» Work request 1
Please translate this sentence from the passage on the mummy of Shep-en-Isis into Spanish: "Since then, it has officially been part of the inventory of the Abbey Library and is now considered one of the main attractions of the library."
» Work request 2
According to the passage on the mummy of Shep-en-Isis, for how many guilders did the Catholic Grand Council College decide to acquire the mummy?
━━ Source extract ━━
Her mummy was discovered in a well-preserved state inside a casket in 1819 and in 1820, it was taken to the Abbey library of Saint Gall in Switzerland, making her one of the first mummies to be put on public display in Switzerland. Peter Scheitlin was the first to study the mummy of Shep-en-Isis and in 1836, the Catholic Grand Council College, as the supervising authority of the Abbey Library, decided to acquire the mummy for 440 guilders. Since then, it has officially been part of the inventory of the Abbey Library and is now considered one of the main attractions of the library. On 27 June 1903 an article by the Egyptologist Alexander Dedekind appeared in the St. Galler Tagblatt. In it, he dispelled the popular notion that the noble lady was the daughter of a pharaoh. Rather, she was the daughter of a priest. Dedekind translated her name as "Sheta-en-Isi" ("Secret of Isis"), which he improved shortly afterwards in other Tagblatt articles as "Schap-en-Isi" ("Gift of Isis"), or rather, "Shep-en-Isis".

During X-ray and computed tomography examinations in 1996, no evidence of an unusual cause of death could be found. The only apparent injuries were post mortem due to mummification itself. It was not until 2010 that the mummy could even be confirmed to belong to a woman. In January 2022, a paper was published about her mummy and a life reconstruction of her face was created.
━━━
━━ Supplied material ━━
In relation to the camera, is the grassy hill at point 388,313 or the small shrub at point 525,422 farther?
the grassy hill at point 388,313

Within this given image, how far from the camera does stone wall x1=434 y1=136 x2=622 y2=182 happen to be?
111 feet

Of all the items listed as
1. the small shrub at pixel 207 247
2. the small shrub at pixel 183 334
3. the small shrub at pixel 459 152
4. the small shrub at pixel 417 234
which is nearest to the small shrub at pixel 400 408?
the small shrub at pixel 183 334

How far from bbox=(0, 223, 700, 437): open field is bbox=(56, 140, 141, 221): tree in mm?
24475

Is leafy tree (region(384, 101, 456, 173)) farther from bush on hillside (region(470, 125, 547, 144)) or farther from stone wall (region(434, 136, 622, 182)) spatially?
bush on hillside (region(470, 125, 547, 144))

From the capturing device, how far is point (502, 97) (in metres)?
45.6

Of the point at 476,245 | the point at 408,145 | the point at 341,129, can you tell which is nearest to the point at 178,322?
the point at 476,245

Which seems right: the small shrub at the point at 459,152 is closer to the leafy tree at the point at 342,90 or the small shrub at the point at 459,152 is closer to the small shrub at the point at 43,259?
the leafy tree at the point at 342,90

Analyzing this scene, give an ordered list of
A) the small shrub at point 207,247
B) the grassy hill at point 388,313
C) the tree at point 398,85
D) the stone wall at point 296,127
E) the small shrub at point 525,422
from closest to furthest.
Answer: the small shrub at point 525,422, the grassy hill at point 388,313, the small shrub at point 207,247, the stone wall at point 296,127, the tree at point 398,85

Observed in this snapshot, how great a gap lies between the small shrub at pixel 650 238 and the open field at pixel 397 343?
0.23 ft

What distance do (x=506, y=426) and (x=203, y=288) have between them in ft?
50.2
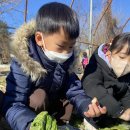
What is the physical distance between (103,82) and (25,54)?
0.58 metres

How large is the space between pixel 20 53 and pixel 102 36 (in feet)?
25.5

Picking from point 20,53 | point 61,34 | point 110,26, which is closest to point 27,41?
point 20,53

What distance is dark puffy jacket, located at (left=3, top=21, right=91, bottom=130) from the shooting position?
━━━
» Written answer 1
Desde entonces, forma parte oficialmente del inventario de la Biblioteca de la Abadía y hoy se considera una de las principales atracciones de la biblioteca.

» Written answer 2
440 guilders.